Personal information
- Full name: Makoto Hasebe
- Date of birth: 18 January 1984 (age 42)
- Place of birth: Fujieda, Shizuoka, Japan
- Height: 1.80 m (5 ft 11 in)
- Positions: Centre-back; defensive midfielder;

Team information
- Current team: Japan (assistant coach)

Youth career
- 1990–1995: Aojima Higashi SSS
- 1996–1998: Aojima Junior High School
- 1999–2001: Fujieda Higashi High School

Senior career*
- Years: Team / Apps / (Gls)
- 2002–2007: Urawa Red Diamonds / 149 / (12)
- 2008–2013: VfL Wolfsburg / 135 / (5)
- 2013–2014: 1. FC Nürnberg / 14 / (0)
- 2014–2024: Eintracht Frankfurt / 235 / (2)
- Total:  / 533 / (19)

International career
- 2006–2018: Japan / 114 / (2)

Managerial career
- 2024–: Japan (assistant coach)

Medal record
Representing Japan
AFC Asian Cup
| Winner | 2011 Qatar |  |

= Makoto Hasebe =

Japanese footballer (born 1984)

Makoto Hasebe (長谷部 誠, Hasebe Makoto) is a Japanese professional football coach and former player who played as a centre-back or defensive midfielder. He is currently the assistant coach of Japan national team.

Hasebe started his professional playing career with Urawa Red Diamonds in 2002, joining the club from his hometown Fujieda Higashi high school team. In January 2008, he moved to the German Bundesliga, where he remained for the rest of his playing career; he first joined VfL Wolfsburg, winning a league title during the
2008–09 season, before moving to 1. FC Nürnberg late into the 2013 summer transfer window. Following Nürnberg's relegation at the end of the 2013–14 season, Hasebe joined Eintracht Frankfurt in July 2014, where he played over 300 matches across ten seasons and won a DFB-Pokal and UEFA Europa League title.

**Your task**
Copy the passage of the Makoto Hasebe profile starting at "- Place of birth: Fujieda, Shizuoka, Japan" and ending at "team: Japan (assistant coach)", word for word.

**Data for analysis**
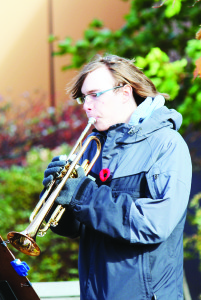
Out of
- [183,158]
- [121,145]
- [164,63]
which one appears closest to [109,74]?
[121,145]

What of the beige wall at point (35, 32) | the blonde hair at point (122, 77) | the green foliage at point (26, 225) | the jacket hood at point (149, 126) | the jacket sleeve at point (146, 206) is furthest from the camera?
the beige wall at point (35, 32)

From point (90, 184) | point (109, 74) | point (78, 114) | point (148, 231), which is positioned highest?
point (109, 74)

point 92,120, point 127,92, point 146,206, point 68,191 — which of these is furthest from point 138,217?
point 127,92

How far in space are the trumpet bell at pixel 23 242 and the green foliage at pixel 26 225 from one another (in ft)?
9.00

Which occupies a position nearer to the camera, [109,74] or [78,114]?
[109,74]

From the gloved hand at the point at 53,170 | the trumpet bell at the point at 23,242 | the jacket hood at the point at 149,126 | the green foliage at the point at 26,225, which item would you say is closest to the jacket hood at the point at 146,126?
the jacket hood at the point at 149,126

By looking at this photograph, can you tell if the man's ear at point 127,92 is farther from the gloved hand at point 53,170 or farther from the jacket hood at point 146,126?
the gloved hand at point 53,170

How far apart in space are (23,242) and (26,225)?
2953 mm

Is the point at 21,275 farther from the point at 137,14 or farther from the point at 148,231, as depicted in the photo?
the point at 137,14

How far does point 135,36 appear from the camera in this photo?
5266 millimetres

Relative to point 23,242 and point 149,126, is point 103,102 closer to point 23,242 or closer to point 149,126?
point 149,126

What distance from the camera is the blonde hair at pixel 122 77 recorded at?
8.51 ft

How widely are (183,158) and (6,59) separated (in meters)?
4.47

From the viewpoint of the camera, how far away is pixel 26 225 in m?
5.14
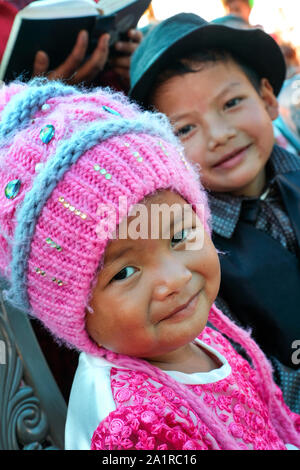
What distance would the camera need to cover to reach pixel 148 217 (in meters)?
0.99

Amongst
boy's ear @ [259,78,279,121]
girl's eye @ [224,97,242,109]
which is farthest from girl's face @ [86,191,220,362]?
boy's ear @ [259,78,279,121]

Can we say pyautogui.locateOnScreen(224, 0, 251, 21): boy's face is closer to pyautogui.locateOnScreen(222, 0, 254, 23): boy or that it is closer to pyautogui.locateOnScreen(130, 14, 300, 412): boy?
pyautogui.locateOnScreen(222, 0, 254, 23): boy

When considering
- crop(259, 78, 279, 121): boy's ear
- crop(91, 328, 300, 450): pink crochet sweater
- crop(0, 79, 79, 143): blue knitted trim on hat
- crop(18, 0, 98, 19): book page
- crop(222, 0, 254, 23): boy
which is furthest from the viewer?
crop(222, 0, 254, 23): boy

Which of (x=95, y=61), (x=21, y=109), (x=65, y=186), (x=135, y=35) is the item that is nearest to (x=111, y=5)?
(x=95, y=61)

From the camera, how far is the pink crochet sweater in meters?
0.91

--

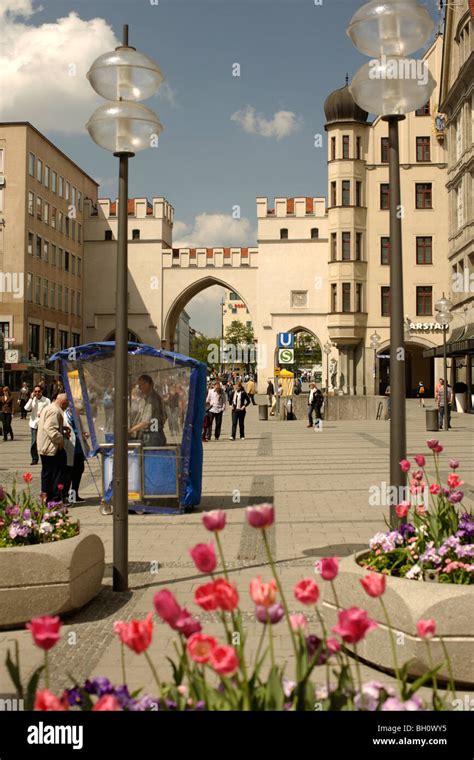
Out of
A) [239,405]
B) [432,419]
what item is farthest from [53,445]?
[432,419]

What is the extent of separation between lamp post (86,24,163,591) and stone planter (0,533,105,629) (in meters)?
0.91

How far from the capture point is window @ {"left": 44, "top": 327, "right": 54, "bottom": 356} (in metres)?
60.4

...

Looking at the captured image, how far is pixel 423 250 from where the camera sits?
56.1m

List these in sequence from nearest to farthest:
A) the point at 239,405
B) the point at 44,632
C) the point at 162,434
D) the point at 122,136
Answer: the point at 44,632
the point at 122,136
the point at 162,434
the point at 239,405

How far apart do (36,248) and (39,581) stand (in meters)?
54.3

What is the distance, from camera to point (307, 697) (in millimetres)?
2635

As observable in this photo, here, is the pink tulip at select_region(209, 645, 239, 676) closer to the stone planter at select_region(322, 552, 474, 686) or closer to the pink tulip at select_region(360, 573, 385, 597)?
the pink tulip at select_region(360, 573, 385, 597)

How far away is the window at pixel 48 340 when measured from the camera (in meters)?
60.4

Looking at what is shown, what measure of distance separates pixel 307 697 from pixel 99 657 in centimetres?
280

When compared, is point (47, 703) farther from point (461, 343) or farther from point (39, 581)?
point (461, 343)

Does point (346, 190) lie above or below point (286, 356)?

**Expected answer**
- Place of birth: Fujieda, Shizuoka, Japan
- Height: 1.80 m (5 ft 11 in)
- Positions: Centre-back; defensive midfielder;

Team information
- Current team: Japan (assistant coach)